## SET TASK 1
Repeat these lines from the records word for word, beginning at the line that contains "What is the extent" and continuing through the last line of the records.

## EXCERPT
↓↓↓

Jacob Druckman’s Horizons

January 1, 2000
Jacob Druckman’s Horizons
an article for an unpublished Druckman memorial edition of Contemporary Music Review, (2000), Harold Meltzer, editor.
 
What we are celebrating with this festival is all the new music.
 
So wrote Jacob Druckman in the program booklet for Horizons ’84, The New Romanticism – A Broader View, the second festival of three that Druckman curated for the New York Philharmonic in 1983, 1984 and 1986.  The statement is not totally true – the Horizons Festivals were never supposed to be about all the new music.  They were originally intended to be about one particular kind of music, or, rather, one new way of thinking about music for the orchestra.  Jacob called this new way of thinking The New Romanticism.
 
The Horizons Festivals were an outgrowth of the participation of the New York Philharmonic in Meet the Composer’s revolutionary Orchestra Residencies Program.  Founded by John Duffy in 1982, with considerable assistance from Howard Klein of the Rockefeller Foundation, Len Fleischer at Exxon and Ezra Laderman at the National Endowment for the Arts, the Orchestra Residencies Program was created to change the way the major orchestras confronted the music of our time.

↑↑↑

## SET TASK 2
In the article, rewrite the passage beginning at the words "So wrote Jacob" and ending after "The New Romanticism.", replacing "The New Romanticism" with "The New Lyricism" each time it occurs.

## RECORDS SHOWN
↓↓↓

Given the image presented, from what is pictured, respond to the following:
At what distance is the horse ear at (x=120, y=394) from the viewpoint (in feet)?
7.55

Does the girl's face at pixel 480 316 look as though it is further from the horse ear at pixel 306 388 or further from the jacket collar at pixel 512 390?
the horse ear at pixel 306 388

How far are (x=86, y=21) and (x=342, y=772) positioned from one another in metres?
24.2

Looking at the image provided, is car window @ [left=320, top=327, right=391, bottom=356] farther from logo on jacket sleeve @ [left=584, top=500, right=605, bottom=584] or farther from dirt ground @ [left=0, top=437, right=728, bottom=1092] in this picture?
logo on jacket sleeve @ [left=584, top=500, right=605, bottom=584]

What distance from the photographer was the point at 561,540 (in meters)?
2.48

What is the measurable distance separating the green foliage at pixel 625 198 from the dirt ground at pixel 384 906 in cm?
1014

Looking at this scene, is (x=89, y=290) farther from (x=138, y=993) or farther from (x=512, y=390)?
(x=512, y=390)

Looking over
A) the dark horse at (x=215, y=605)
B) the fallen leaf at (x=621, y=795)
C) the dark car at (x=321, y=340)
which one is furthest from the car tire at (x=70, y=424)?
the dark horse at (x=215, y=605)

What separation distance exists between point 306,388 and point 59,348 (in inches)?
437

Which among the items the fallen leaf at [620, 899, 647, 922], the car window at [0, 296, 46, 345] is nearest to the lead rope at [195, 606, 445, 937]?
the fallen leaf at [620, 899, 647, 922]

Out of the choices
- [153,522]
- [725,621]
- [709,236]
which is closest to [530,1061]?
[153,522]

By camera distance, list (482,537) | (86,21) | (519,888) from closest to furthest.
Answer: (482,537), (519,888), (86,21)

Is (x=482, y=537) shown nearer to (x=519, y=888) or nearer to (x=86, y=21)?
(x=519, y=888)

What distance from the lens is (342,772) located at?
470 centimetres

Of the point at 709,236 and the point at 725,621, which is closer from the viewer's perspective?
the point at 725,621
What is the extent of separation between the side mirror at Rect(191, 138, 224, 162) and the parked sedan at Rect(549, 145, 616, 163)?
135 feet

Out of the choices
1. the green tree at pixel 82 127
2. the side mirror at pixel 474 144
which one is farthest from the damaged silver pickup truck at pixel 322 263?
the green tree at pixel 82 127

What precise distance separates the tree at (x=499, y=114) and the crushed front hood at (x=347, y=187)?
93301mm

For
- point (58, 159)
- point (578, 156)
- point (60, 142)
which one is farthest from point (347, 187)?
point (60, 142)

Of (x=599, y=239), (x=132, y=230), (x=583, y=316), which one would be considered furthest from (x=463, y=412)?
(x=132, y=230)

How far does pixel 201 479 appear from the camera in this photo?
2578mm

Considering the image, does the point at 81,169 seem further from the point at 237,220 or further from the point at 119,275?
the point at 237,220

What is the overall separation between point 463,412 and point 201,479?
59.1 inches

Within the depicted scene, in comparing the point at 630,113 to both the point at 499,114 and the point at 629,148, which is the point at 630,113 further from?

↑↑↑

## OUTPUT 1
What is the extent of separation between the side mirror at Rect(191, 138, 224, 162) and the parked sedan at Rect(549, 145, 616, 163)?
135 feet

Out of the choices
1. the green tree at pixel 82 127
2. the side mirror at pixel 474 144
which one is farthest from the damaged silver pickup truck at pixel 322 263?
the green tree at pixel 82 127

What precise distance separates the tree at (x=499, y=114) and the crushed front hood at (x=347, y=187)?
93301mm

For
- point (58, 159)
- point (578, 156)
- point (60, 142)
which one is farthest from point (347, 187)?
point (60, 142)

Of (x=599, y=239), (x=132, y=230), (x=583, y=316), which one would be considered furthest from (x=463, y=412)?
(x=132, y=230)

How far does pixel 201 479 appear from the camera in this photo?
2578mm

Considering the image, does the point at 81,169 seem further from the point at 237,220 or further from the point at 119,275?
the point at 237,220

What is the overall separation between point 463,412 and point 201,479?
59.1 inches

Within the depicted scene, in comparing the point at 630,113 to both the point at 499,114 and the point at 629,148, which is the point at 630,113 further from?

## OUTPUT 2
So wrote Jacob Druckman in the program booklet for Horizons ’84, The New Lyricism – A Broader View, the second festival of three that Druckman curated for the New York Philharmonic in 1983, 1984 and 1986.  The statement is not totally true – the Horizons Festivals were never supposed to be about all the new music.  They were originally intended to be about one particular kind of music, or, rather, one new way of thinking about music for the orchestra.  Jacob called this new way of thinking The New Lyricism.